Starting at the line that contains "1. Cut camo net to the size you need" in the listing below, write out every line word for word until you have written the line that contains "6. Note that the cable tie is reusable".

-----

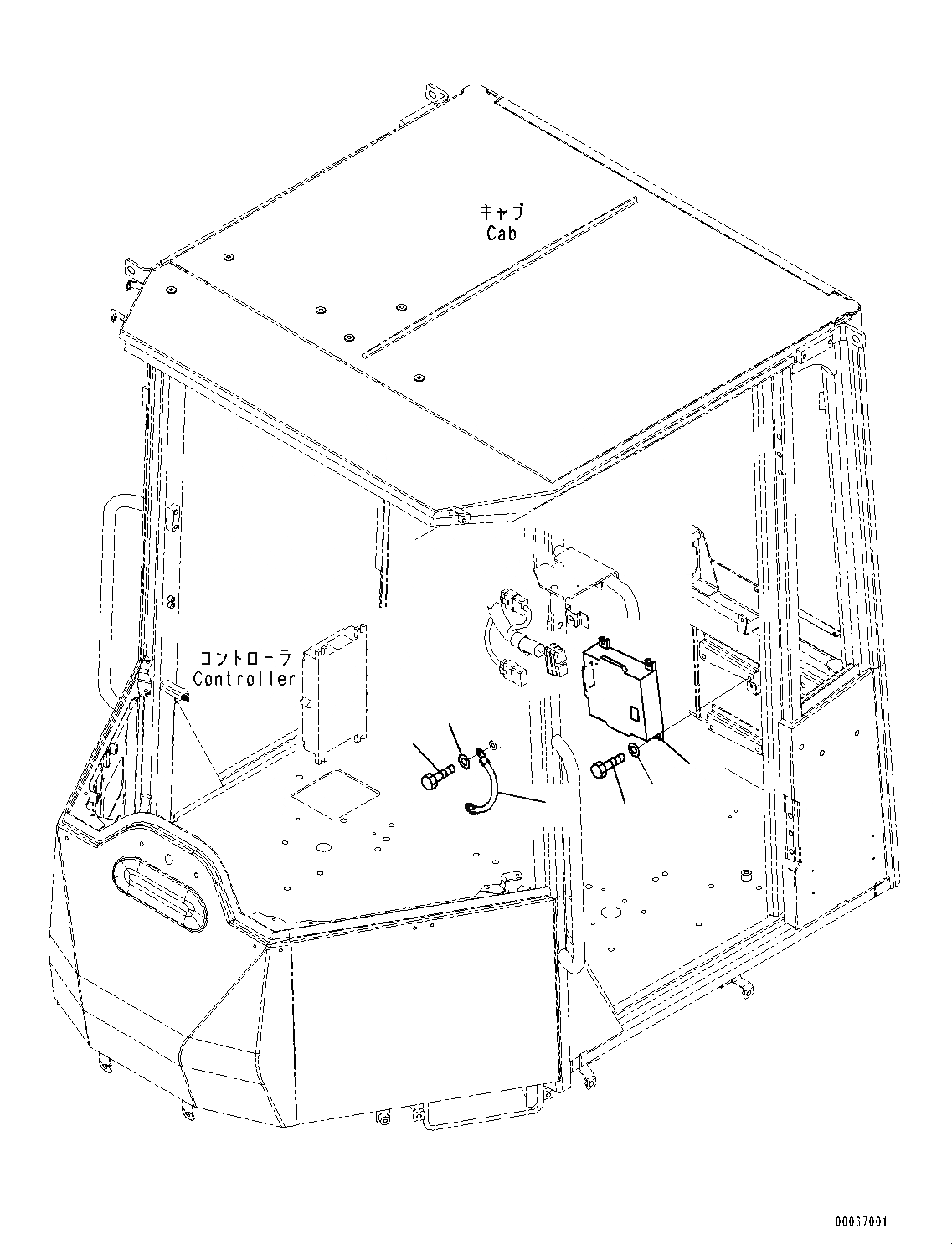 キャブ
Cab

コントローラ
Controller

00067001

-----

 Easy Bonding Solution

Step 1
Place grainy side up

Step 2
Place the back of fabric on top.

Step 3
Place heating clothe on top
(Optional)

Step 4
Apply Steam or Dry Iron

-----

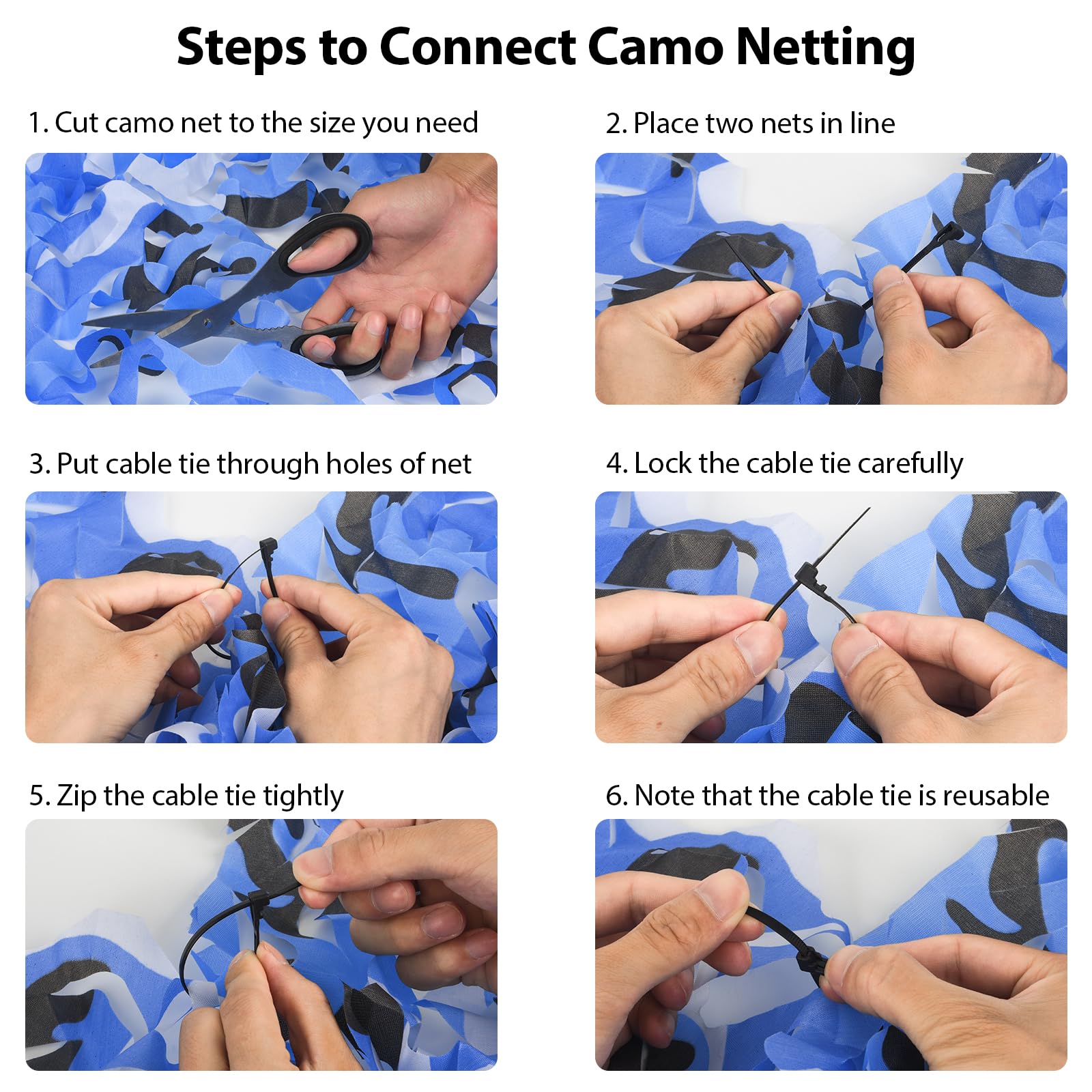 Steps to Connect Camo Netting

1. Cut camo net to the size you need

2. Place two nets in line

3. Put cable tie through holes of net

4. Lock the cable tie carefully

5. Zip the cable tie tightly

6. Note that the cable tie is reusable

-----

**Output of the task:**
1. Cut camo net to the size you need

2. Place two nets in line

3. Put cable tie through holes of net

4. Lock the cable tie carefully

5. Zip the cable tie tightly

6. Note that the cable tie is reusable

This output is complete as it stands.